US Officials Consider Severe Chip Crackdown On China, Sparking Global Semiconductor Sell-Off

24.07.17 News

US Officials Consider Severe Chip Crackdown On China, Sparking Global Semiconductor Sell-Off

The Biden administration is considering imposing the strictest trade restrictions available if companies like Tokyo Electron and ASML Holding continue providing China with advanced semiconductor technology, according to a Bloomberg News report. This headline sparked risk-off sentiment across Japan, Europe, and the US markets. 

Seeking leverage with allies, the US is mulling whether to impose a measure called the foreign direct product rule, or FDPR, said people familiar with recent discussions. -BBG

FDPR was first introduced in the late 1950s to regulate the transfer of foreign-made products utilizing US technology, software, or equipment. The rule gives the Department of Commerce’s Bureau of Industry and Security the power to control the reexport and transfer of these items.

“Such a step — seen by allies as draconian — would be used to clamp down on business in China by Japan’s Tokyo Electron and the Netherlands’ ASML, which make chipmaking machinery that’s vital to the industry,” Bloomberg said, adding, sources said US officials are currently talking with their counterparts in Hague and Tokyo about FDPR maneuvers. 

In markets, chip stocks tumbled, with Nikkei heavyweight Tokyo Electron sinking 7.5%. Even earnings from the Dutch semiconductor ASML were not enough to reverse losses, down 8%, sending tech shares lower across Europe. 

In the US, Nvidia was down 4%, Advanced Micro Devices and Broadcom lost more than 3%, Apple 2%, and Intel half a percent in premarket trading. 

According to analysts, the news overshadowed ASML’s better-than-expected orders in the second quarter, which had bolstered confidence that the firm’s upper end of its 2025 sales guidance is attainable. Citi and JPMorgan noted that a high proportion of bookings recorded by logic customers suggests that TSMC is likely to place more orders.

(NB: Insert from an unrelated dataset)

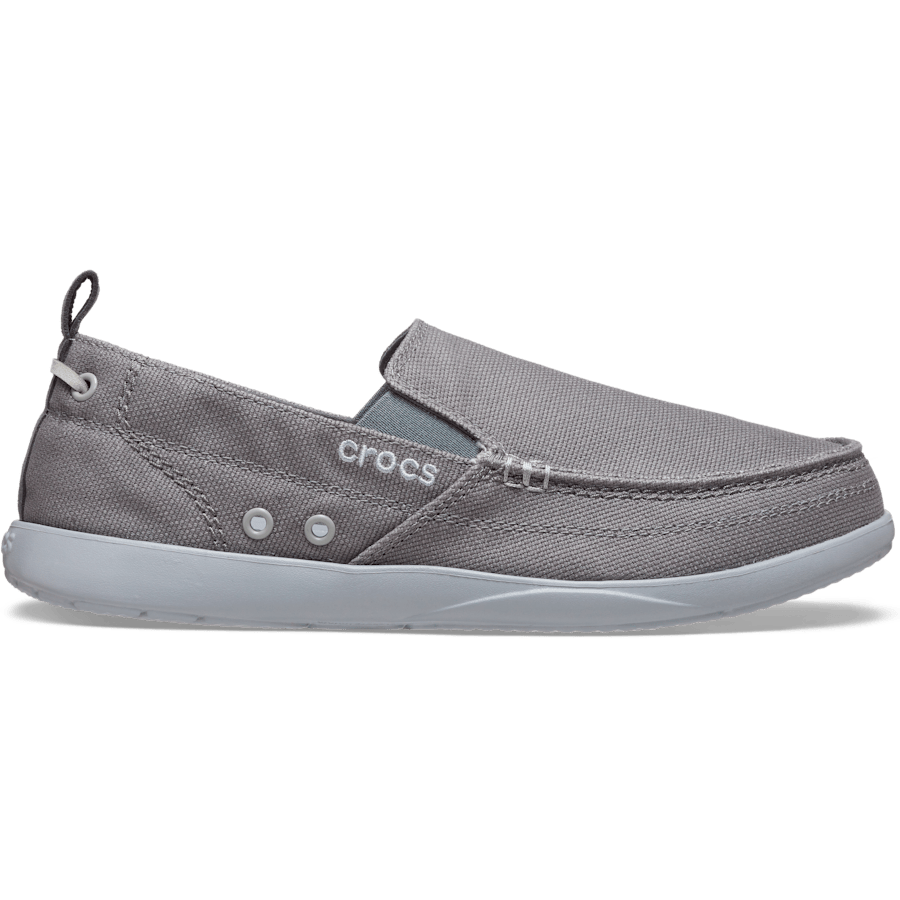 Men’s Walu Slip-On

Citi analyst Andrew Gardiner told clients, “The geopolitical angle, however, is likely to be in more focus today than results, with Bloomberg reporting the US is pressing for additional restrictions on ASML,” adding, “Pressure is building to restrict service activity on the installed base.”

Shares of ASML tumble to a near two month low. 

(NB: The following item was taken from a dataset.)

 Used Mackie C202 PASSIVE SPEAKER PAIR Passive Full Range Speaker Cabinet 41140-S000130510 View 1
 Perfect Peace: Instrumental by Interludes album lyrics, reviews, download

This comes as price momentum in the MSCI World Semiconductor and Semiconductor Equity Group Index has stalled since mid-June. 

Here’s more from Bloomberg: 

The administration is in a tenuous position. US companies feel that restrictions on exports to China have unfairly punished them and are pushing for changes. Allies, meanwhile, see little reason to alter their policies when the US presidential election is just a few months away.

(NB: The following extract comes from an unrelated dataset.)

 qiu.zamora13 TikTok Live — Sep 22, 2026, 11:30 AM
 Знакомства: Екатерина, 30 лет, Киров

The goal is to persuade allies, who have already restricted some shipments of key equipment, to limit their companies’ ability to service and repair restricted gear that’s already in China — which US firms are barred from doing. The US is also weighing additional sanctions on specific Chinese chip companies, Bloomberg reported earlier.

Chinese Foreign Ministry spokesman Lin Jian responded to the report at a regular press briefing in Beijing, indicating that the US “politicized trade and the concept of national security.”

Meanwhile, the three largest US chip equipment manufacturers—Lam Research, Applied Materials, and KLA—have expressed deep concerns with US officials that current restrictive trade policies are backfiring. According to sources citing the US chip firms, these policies harm American semiconductor companies while failing to stop China’s technological advancements.